Sign Convention Chart

Unit of Magnifying Power

The ratio of the image distance to the object distance and the ratio of the image height to the object height are used in both instances to calculate magnification. Because of this, magnification lacks dimensions. It is a parameter without dimensions and without units.

Uses of Magnification

• A precision magnifier serves the same purpose as a very basic magnification, but it contains additional components that help to remove aberrations and provide crisper images for our eyes.

• A tiny water droplet serves as a crude magnifier, enlarging the object behind it. The impact of surface tension causes the water to condense into tiny, sphere-shaped droplets. A spherical shape is distorted but still able to create a good image of the object when the water droplet comes into contact with it.

Solved Problems

1. If the image distance is 6 cm and the object is at a distance of 12 cm in the case of a concave mirror, what is the magnification formula for concave mirror produced?

Ans: To determine magnification,

\[{\rm{m = }}\dfrac{{ - v}}{u}\]

The signs are supplied using sign convention with v= -6 cm and u= -12 cm as the specified values.

\[{\rm{m = }}\dfrac{{ - ( - 6)}}{{ - 12}}\]

$\therefore m = -0.5$

As a result, there is a 0.5-factor drop.

2. Amit maintained a pencil parallel to the main axis of a concave mirror directly in front of it.

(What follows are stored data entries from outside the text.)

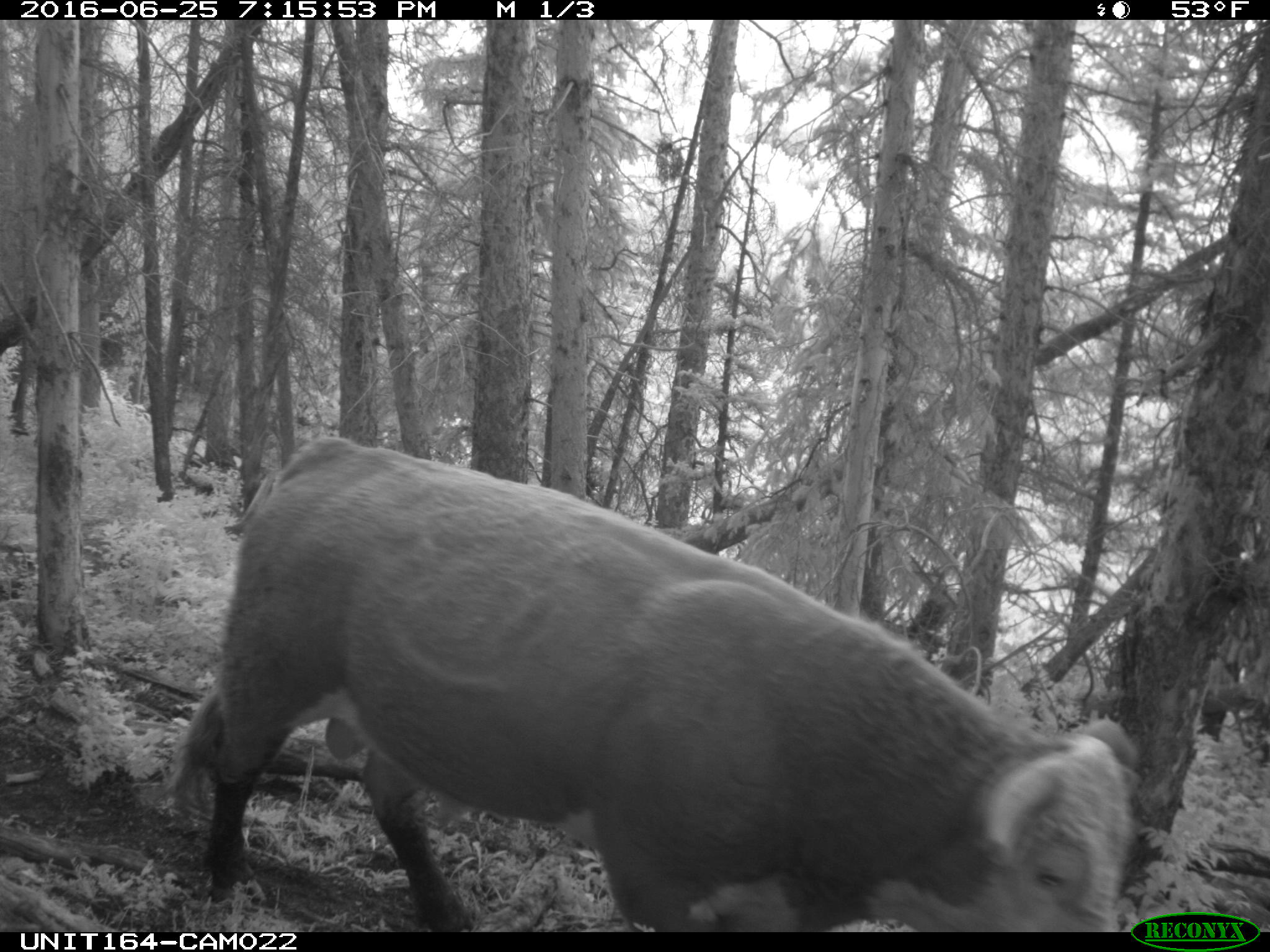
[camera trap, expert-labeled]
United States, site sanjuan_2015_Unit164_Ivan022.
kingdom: Animalia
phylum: Chordata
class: Mammalia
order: Artiodactyla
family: Bovidae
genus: Bos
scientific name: Bos taurus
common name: domestic cow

The focal length of the mirror is 30 cm. Two times the size of a pencil, the image is created. Determine the distance between the object and the mirror.

Ans: Magnification \[m = \dfrac{h}{{h'}} = \dfrac{{ - v}}{u}\]

For real image:

\[m = \dfrac{{ - v}}{u} = - 2\]

$\Rightarrow v= 2u$

By means of the mirror equation,

\[\dfrac{1}{v} + \dfrac{1}{u} = \dfrac{1}{f}\]

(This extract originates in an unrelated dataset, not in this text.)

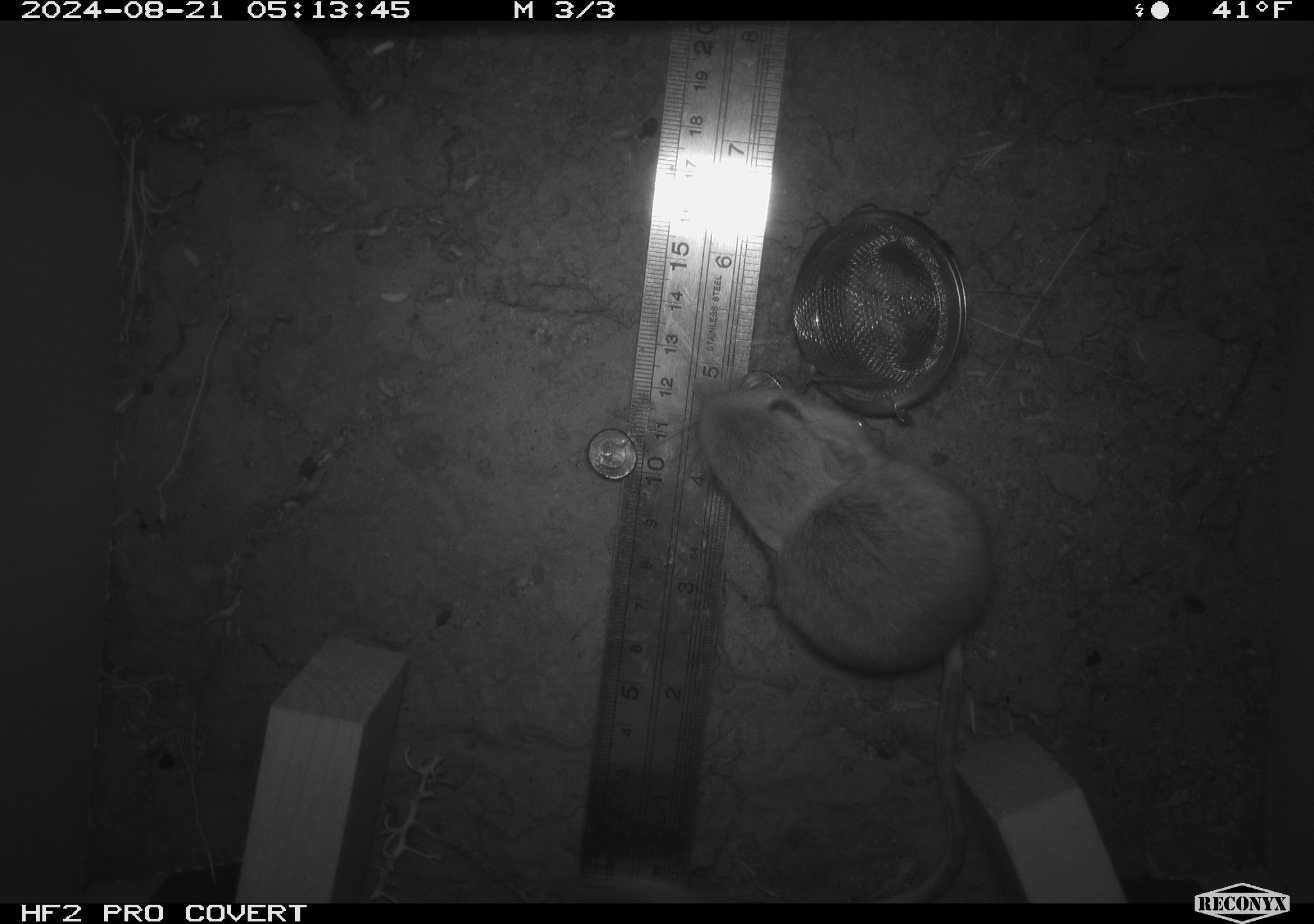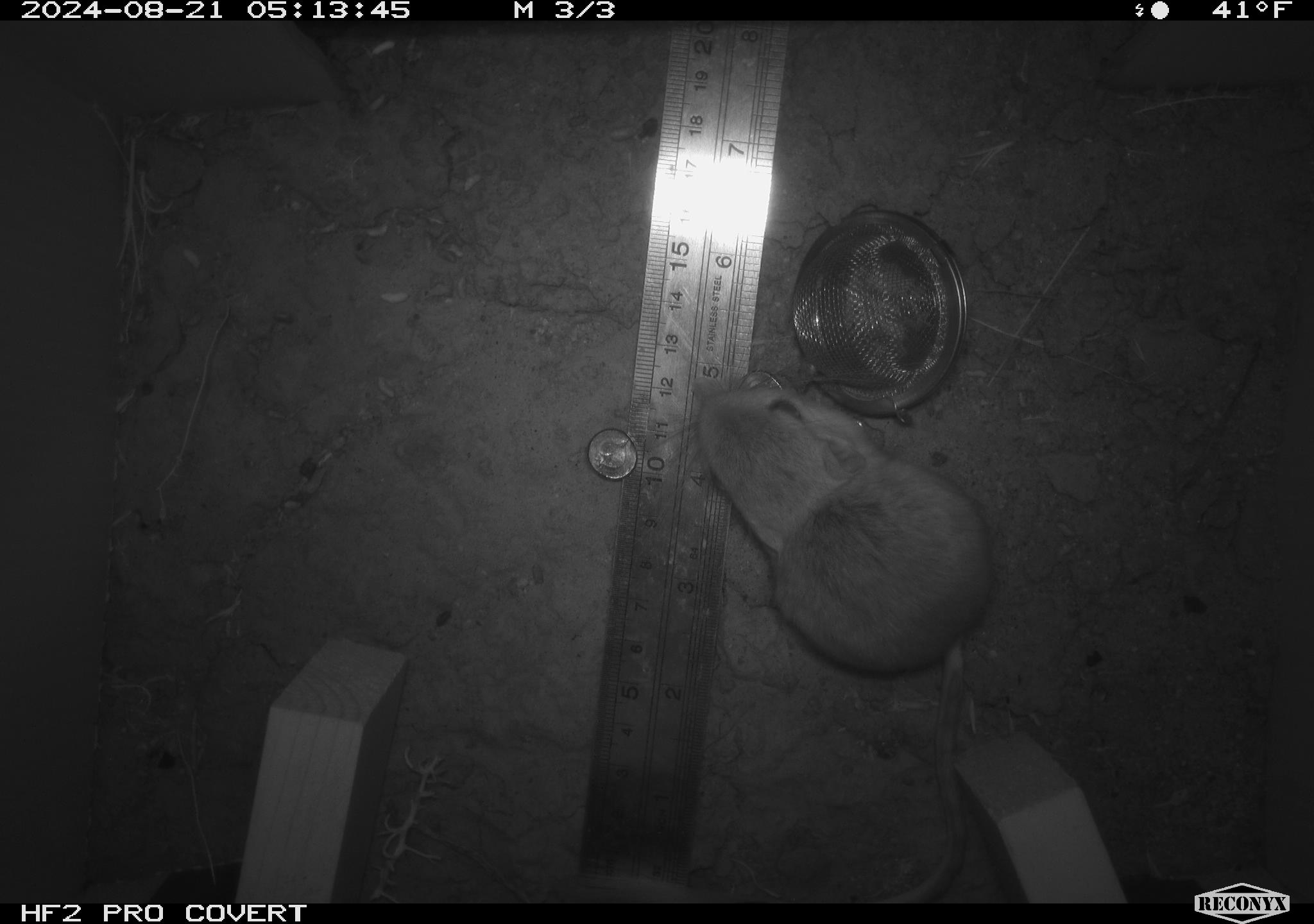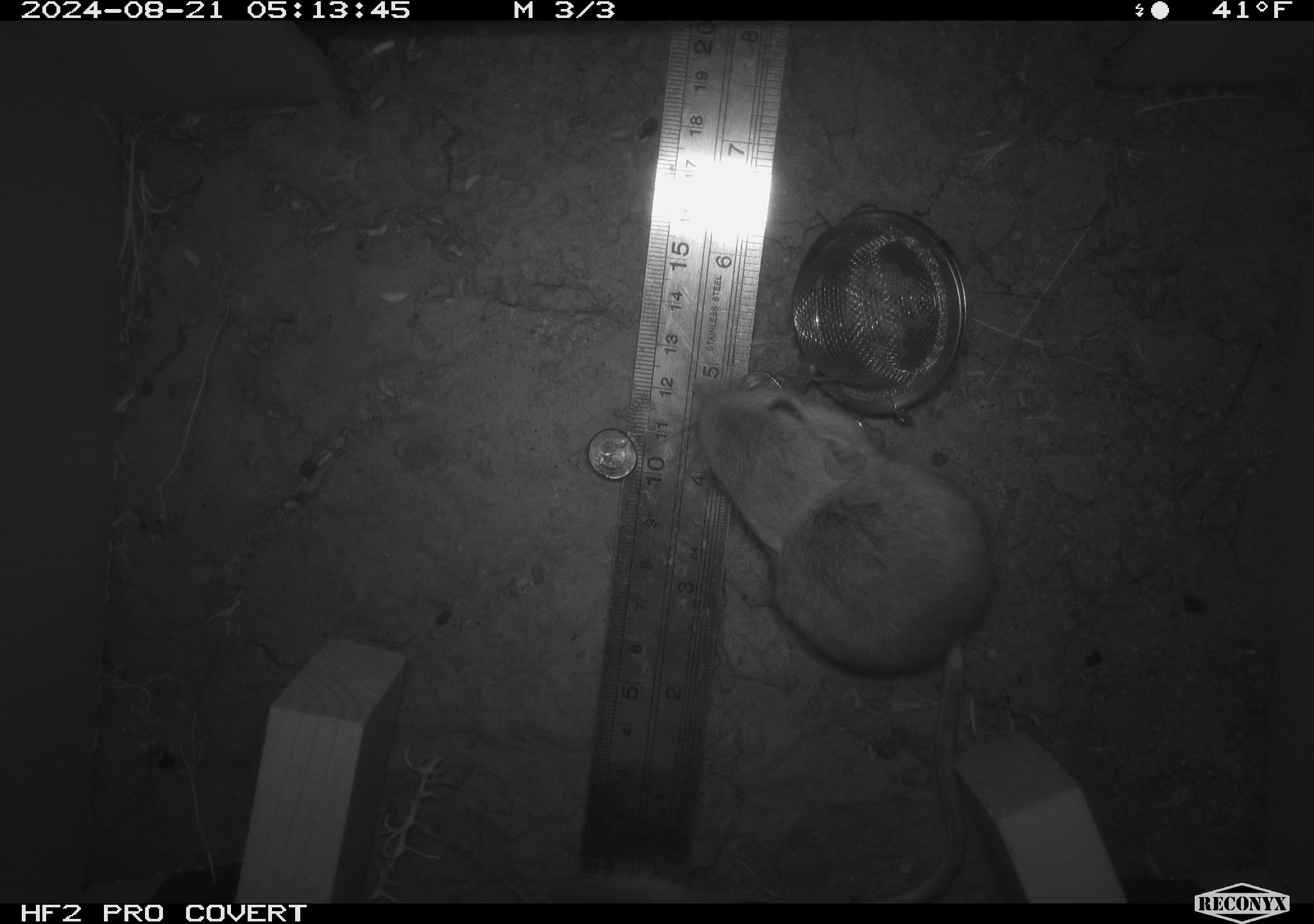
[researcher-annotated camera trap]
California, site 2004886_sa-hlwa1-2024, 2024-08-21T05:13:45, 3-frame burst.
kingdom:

\[\Rightarrow \dfrac{1}{{2u}} + \dfrac{1}{u} = \dfrac{1}{{ - 30}}\]

$\therefore u=-45\,cm$

This sits in the middle of the Curvature and the Focal Length.

For virtual images:

\[m = \dfrac{{ - v}}{u} = 2\]

v= -2u

By means of the mirror equation,

\[\dfrac{1}{v} + \dfrac{1}{u} = \dfrac{1}{f}\]

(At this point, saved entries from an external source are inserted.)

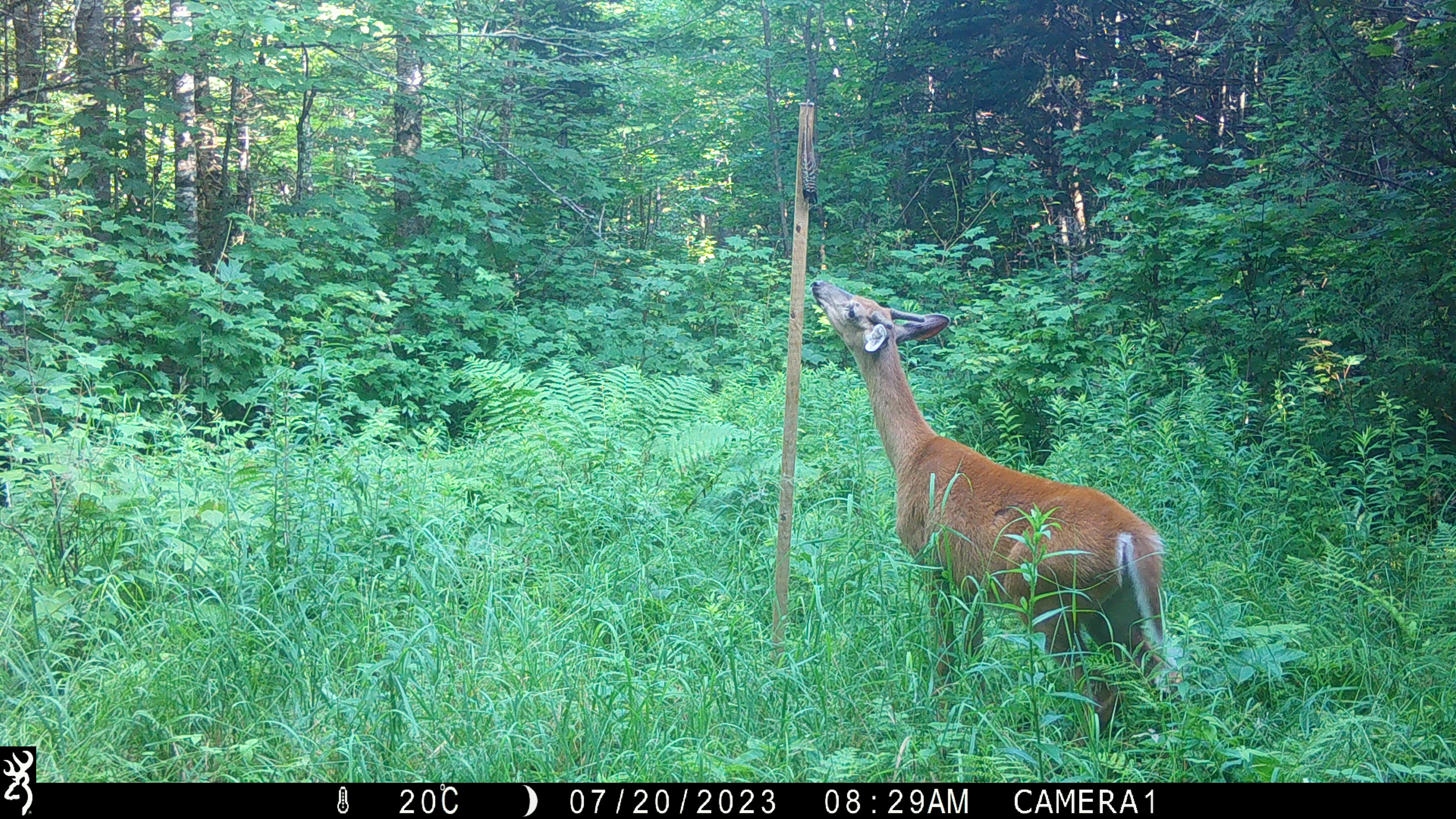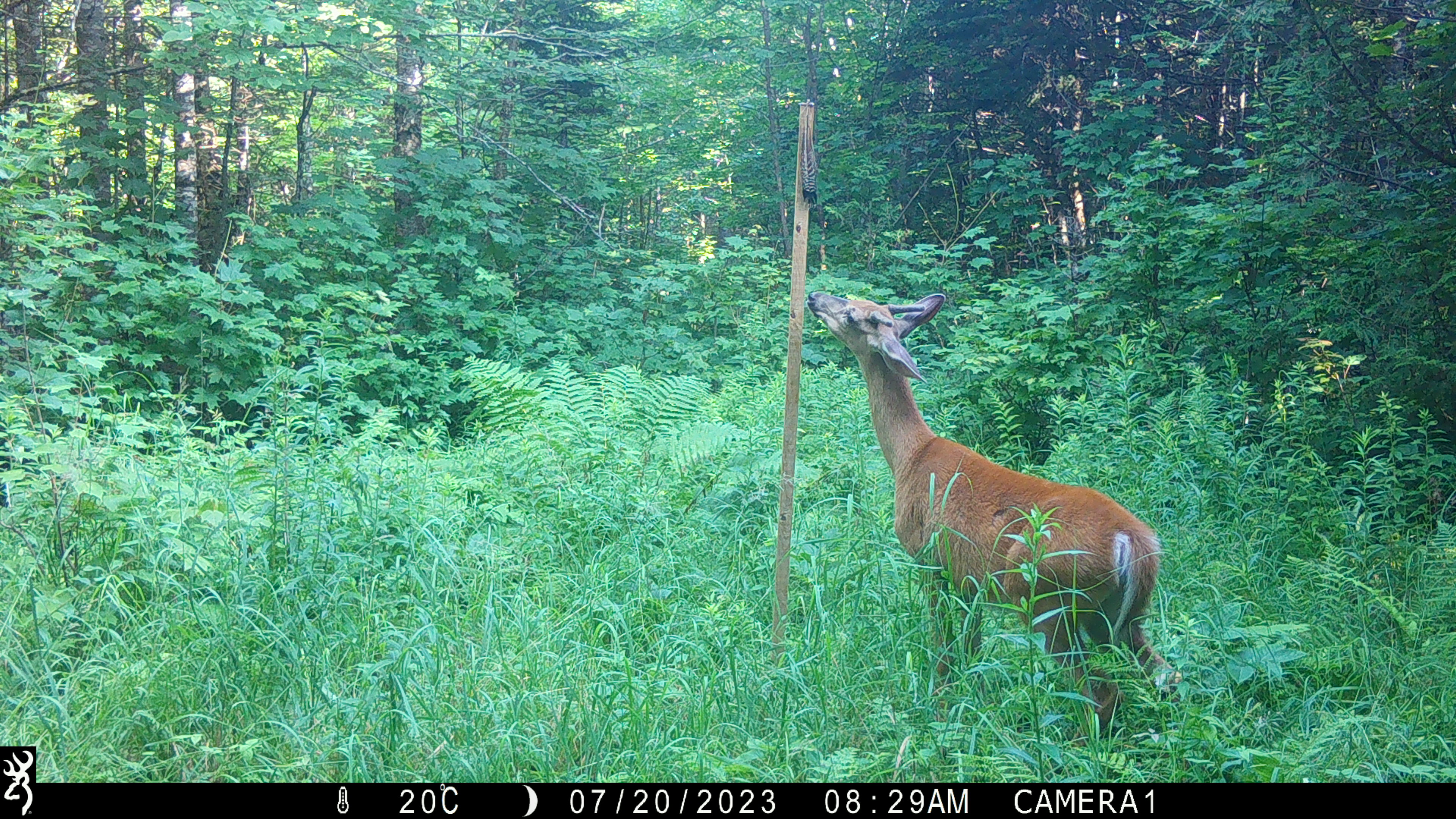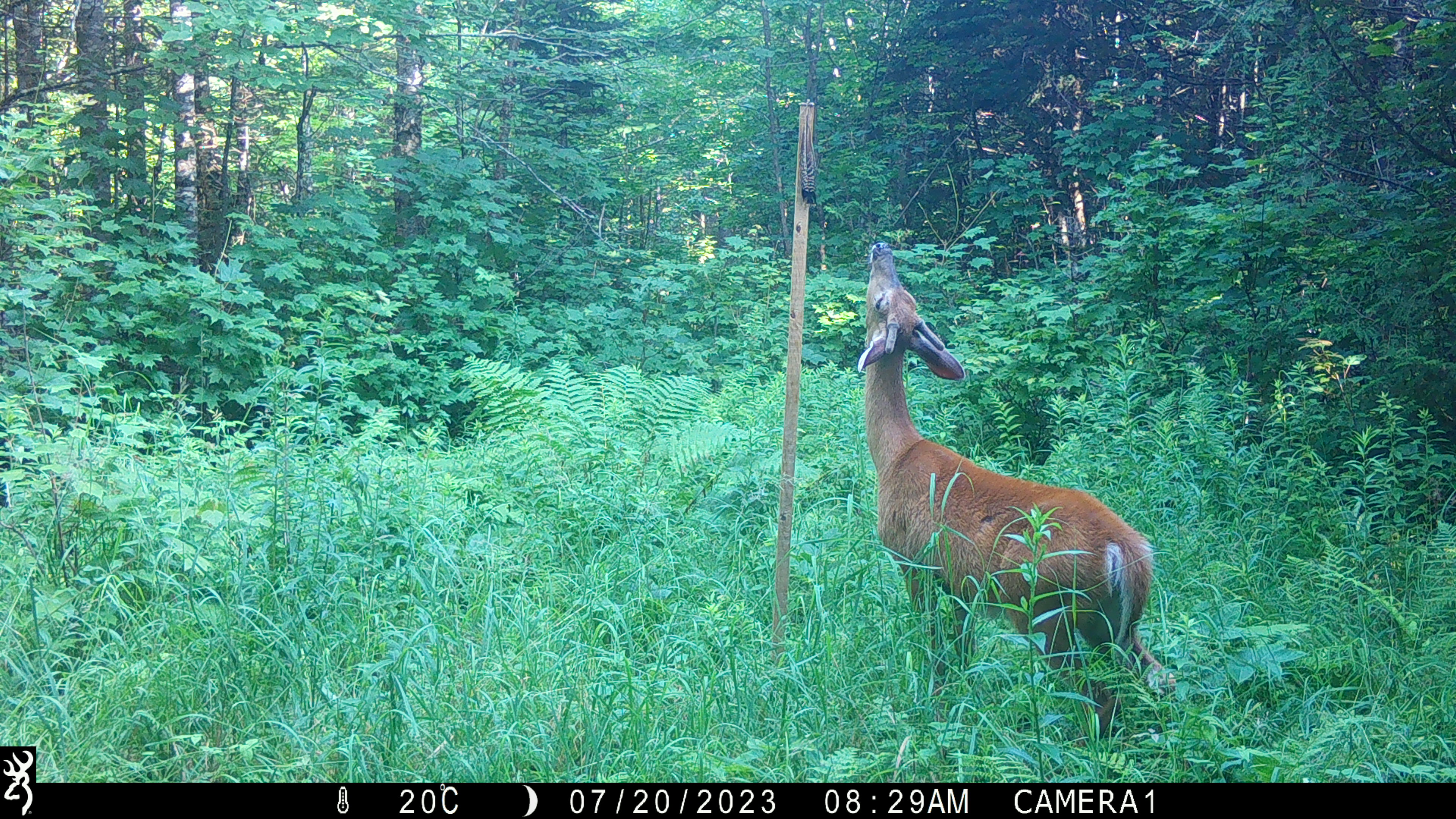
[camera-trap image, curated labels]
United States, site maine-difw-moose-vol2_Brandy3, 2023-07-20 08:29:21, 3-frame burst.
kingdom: Animalia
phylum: Chordata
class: Mammalia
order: Artiodactyla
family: Cervidae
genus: Odocoileus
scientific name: Odocoileus virginianus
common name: white-tailed deer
White-tailed deer (Odocoileus virginianus).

\[\Rightarrow \dfrac{1}{{ - 2u}} + \dfrac{1}{u} = \dfrac{1}{{ - 30}}\]

$\therefore u=-15\,cm$

Conclusion

The following should be kept in mind while determining the magnification for spherical mirrors:

• A virtual and upright image indicated by the magnification's positive value.

• A real and inverted image indicated by the negative value of the magnification.

• The object distance (u) and focal length (f) for a concave mirror are both negative according to the sign conventions.

• The image distance (v), according to the sign conventions, is positive for a virtual image and negative for a real image.